The jacket flap posed this as a post-divorce/traumatic incident/finding oneself house swap story. And while there was a house swap, it didn’t come until late in the novel. Which leads me to believe: the jacket flap writers didn’t know what to do with this one. See: it’s really just a portrait of a woman, Ria Lynch, and the life she led. She married the first man, Danny Lynch, whom she fell in love with, and thought she had a good life. But, as the reader finds out through the pages, that good life was all in Ria’s head. She was surrounded by friends, by her children, in this lovely home, and her husband was off… being a philandering Irish jerk. (He wasn’t stereotypical, though: the role of Irish drunk was given to one of Ria’s friends’ husbands, who thankfully, got his just deserts in the end.) It’s the portrait of a woman who makes choices and stands by them, and then when life throws her a curveball, she goes on. It’s a testament to the power of community and connection: Marilyn, the American Ria trades houses with at the end, is grieving for a dead son and has been unable to move on. But through the connections she makes by being a part of Ria’s life, she is able to find some healing.

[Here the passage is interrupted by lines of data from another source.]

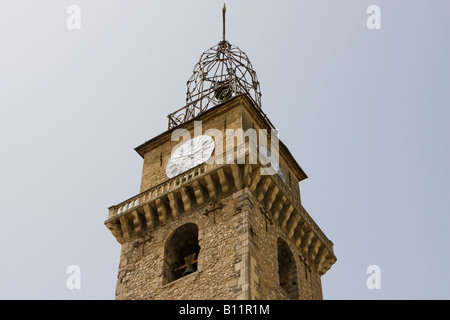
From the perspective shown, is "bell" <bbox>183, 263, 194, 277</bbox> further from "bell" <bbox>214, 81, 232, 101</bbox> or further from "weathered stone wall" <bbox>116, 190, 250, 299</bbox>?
"bell" <bbox>214, 81, 232, 101</bbox>

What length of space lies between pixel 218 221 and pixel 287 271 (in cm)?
326

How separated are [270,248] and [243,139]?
4222 millimetres

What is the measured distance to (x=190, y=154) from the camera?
2664cm

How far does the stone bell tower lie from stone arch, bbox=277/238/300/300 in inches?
1.4

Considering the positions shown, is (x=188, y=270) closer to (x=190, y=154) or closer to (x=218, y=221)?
(x=218, y=221)

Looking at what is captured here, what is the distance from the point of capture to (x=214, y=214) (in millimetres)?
23703

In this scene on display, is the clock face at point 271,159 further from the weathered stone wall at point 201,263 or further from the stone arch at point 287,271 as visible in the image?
the weathered stone wall at point 201,263

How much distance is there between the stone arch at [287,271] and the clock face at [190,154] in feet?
13.6

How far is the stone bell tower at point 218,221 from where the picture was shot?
2217cm

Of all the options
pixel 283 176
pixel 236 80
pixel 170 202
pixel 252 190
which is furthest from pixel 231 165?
pixel 236 80

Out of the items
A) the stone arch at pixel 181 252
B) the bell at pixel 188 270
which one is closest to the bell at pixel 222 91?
the stone arch at pixel 181 252

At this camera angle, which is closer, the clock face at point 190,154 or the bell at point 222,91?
the clock face at point 190,154

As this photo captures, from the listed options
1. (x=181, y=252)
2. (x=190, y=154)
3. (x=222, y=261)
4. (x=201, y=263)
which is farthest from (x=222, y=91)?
(x=222, y=261)
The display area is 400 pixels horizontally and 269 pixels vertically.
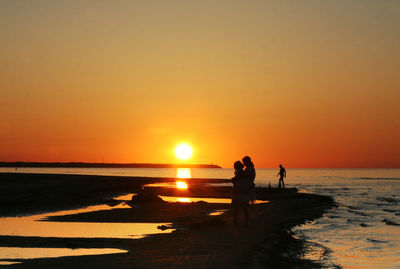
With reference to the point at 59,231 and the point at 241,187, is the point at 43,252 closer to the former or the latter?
the point at 59,231

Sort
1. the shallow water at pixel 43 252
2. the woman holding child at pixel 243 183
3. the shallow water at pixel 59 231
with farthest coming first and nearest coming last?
the woman holding child at pixel 243 183 → the shallow water at pixel 59 231 → the shallow water at pixel 43 252

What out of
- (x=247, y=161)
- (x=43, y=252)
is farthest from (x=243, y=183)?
(x=43, y=252)

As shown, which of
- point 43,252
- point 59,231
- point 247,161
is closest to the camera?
point 43,252

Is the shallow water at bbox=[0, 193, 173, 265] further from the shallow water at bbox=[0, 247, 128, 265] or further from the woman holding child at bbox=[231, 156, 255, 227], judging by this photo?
the woman holding child at bbox=[231, 156, 255, 227]

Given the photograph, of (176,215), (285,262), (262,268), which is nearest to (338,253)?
(285,262)

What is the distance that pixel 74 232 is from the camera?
17.5 m

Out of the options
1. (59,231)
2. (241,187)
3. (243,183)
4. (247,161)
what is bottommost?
(59,231)

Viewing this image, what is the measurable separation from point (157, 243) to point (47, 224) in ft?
25.8

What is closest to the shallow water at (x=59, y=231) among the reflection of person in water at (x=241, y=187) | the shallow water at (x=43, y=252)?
the shallow water at (x=43, y=252)

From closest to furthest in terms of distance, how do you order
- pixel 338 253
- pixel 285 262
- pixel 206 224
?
pixel 285 262 < pixel 338 253 < pixel 206 224

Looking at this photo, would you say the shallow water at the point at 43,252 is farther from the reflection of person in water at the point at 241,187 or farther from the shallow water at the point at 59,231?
the reflection of person in water at the point at 241,187

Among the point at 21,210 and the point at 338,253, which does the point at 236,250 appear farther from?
the point at 21,210

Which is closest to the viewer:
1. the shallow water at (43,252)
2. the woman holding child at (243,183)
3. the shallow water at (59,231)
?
the shallow water at (43,252)

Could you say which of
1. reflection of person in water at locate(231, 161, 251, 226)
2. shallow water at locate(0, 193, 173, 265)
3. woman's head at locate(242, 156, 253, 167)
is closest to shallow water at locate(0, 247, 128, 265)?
shallow water at locate(0, 193, 173, 265)
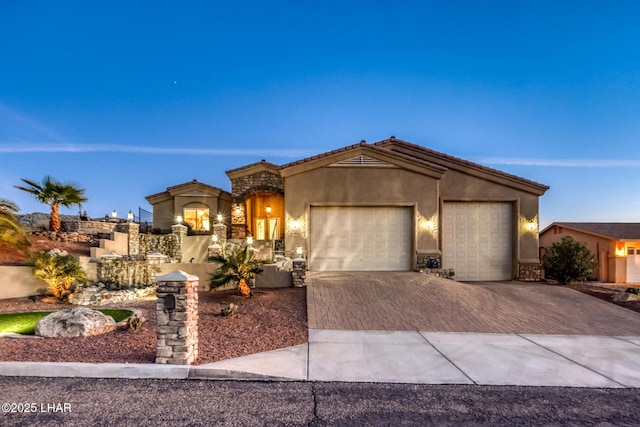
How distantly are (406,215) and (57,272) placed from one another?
13.2 meters

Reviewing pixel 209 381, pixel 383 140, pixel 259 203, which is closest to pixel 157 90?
pixel 259 203

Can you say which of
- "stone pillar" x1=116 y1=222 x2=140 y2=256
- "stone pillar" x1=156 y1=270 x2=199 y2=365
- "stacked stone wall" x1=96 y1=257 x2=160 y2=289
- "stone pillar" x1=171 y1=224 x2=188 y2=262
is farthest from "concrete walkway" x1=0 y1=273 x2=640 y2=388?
"stone pillar" x1=116 y1=222 x2=140 y2=256

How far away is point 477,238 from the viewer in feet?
49.5

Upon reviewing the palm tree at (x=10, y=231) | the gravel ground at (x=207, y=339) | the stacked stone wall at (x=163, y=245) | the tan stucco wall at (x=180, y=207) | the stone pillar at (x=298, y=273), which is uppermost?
the tan stucco wall at (x=180, y=207)

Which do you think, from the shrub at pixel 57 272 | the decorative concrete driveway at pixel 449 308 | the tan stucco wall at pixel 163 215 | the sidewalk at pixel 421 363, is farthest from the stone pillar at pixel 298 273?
the tan stucco wall at pixel 163 215

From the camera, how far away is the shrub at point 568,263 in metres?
14.0

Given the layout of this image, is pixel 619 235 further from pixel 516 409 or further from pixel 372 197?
pixel 516 409

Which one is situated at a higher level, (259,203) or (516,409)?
(259,203)

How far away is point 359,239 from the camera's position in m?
13.9

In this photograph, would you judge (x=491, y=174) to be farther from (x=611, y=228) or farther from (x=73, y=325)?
(x=73, y=325)

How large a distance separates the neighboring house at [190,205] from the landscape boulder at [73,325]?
1396 centimetres

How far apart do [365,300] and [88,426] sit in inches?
281

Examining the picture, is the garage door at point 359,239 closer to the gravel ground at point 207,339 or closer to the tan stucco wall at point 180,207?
the gravel ground at point 207,339

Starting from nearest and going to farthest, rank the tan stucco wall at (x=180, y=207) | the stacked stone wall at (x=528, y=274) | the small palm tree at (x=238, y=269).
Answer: the small palm tree at (x=238, y=269) → the stacked stone wall at (x=528, y=274) → the tan stucco wall at (x=180, y=207)
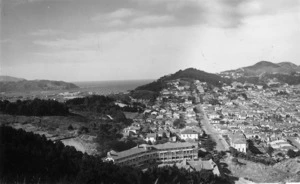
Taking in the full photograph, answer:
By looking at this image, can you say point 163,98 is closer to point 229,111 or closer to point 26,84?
point 229,111

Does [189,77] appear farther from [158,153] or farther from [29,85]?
[158,153]

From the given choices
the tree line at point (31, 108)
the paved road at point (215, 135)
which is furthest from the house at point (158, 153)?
the tree line at point (31, 108)

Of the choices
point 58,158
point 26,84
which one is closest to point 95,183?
point 58,158

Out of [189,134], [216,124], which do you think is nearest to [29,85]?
[216,124]

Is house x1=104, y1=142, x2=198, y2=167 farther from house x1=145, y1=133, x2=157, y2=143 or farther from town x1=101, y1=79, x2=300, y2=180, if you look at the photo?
house x1=145, y1=133, x2=157, y2=143

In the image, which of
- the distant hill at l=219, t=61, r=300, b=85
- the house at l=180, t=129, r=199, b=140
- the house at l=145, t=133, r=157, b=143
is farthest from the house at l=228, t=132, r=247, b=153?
the distant hill at l=219, t=61, r=300, b=85

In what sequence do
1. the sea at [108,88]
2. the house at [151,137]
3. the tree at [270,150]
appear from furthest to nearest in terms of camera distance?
the sea at [108,88] → the house at [151,137] → the tree at [270,150]

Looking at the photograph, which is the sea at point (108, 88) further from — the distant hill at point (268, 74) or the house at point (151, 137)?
the house at point (151, 137)
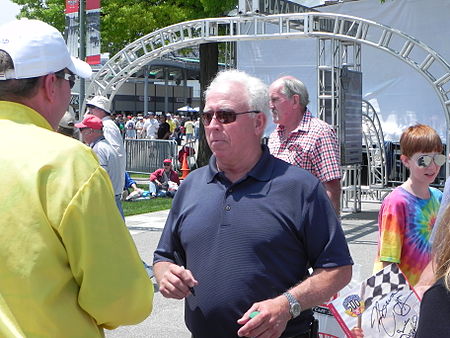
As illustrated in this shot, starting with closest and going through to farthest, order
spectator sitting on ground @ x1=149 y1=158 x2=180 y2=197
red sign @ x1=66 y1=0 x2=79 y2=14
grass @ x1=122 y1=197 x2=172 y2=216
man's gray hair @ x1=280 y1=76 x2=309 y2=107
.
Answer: man's gray hair @ x1=280 y1=76 x2=309 y2=107 → grass @ x1=122 y1=197 x2=172 y2=216 → red sign @ x1=66 y1=0 x2=79 y2=14 → spectator sitting on ground @ x1=149 y1=158 x2=180 y2=197

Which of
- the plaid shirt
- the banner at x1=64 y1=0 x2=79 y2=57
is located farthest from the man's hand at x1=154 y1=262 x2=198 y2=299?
the banner at x1=64 y1=0 x2=79 y2=57

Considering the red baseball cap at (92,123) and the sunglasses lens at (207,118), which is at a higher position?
the red baseball cap at (92,123)

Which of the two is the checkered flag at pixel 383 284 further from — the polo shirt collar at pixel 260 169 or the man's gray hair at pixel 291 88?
the man's gray hair at pixel 291 88

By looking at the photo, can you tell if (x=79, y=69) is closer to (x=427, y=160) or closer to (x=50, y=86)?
(x=50, y=86)

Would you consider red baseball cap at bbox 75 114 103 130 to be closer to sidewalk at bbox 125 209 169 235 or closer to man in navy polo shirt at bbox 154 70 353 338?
sidewalk at bbox 125 209 169 235

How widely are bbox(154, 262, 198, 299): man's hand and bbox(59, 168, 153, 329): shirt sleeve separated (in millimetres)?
813

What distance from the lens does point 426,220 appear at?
12.2 ft

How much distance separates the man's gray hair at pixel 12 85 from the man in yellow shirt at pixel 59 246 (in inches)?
4.7

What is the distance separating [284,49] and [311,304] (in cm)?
1938

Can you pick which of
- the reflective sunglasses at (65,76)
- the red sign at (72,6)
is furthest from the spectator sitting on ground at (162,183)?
the reflective sunglasses at (65,76)

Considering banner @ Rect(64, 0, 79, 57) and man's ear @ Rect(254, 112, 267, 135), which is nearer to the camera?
man's ear @ Rect(254, 112, 267, 135)

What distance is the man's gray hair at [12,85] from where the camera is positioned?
197cm

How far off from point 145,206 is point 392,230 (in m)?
Result: 11.2

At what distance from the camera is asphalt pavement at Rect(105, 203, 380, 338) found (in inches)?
241
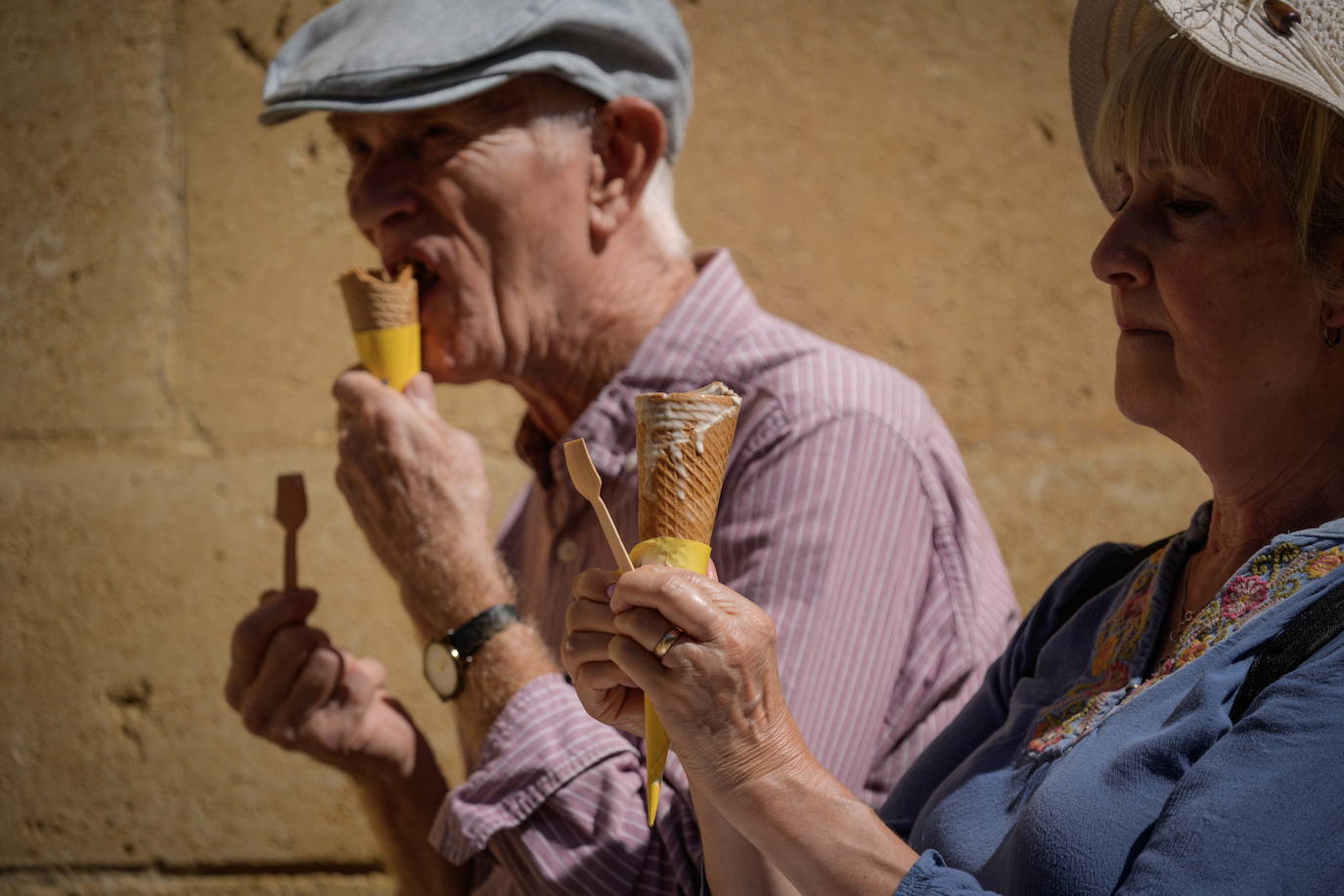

In the end, while “nothing” happened (well, lots happened, but it was everyday stuff) it was a compelling novel. A lot of that is credited to Binchy — she (again, like Austen) is a master of the domestic drama, painting gorgeous portraits of the Everyday — but I do have to admit that Terry Donnelly’s voice had me mesmerized. A light, lilting Irish accent; voices perfect for the characters; she had me staying in the car waiting for an “acceptable” stopping point.

I should read (or listen to) more Binchy. Because my first foray was gold.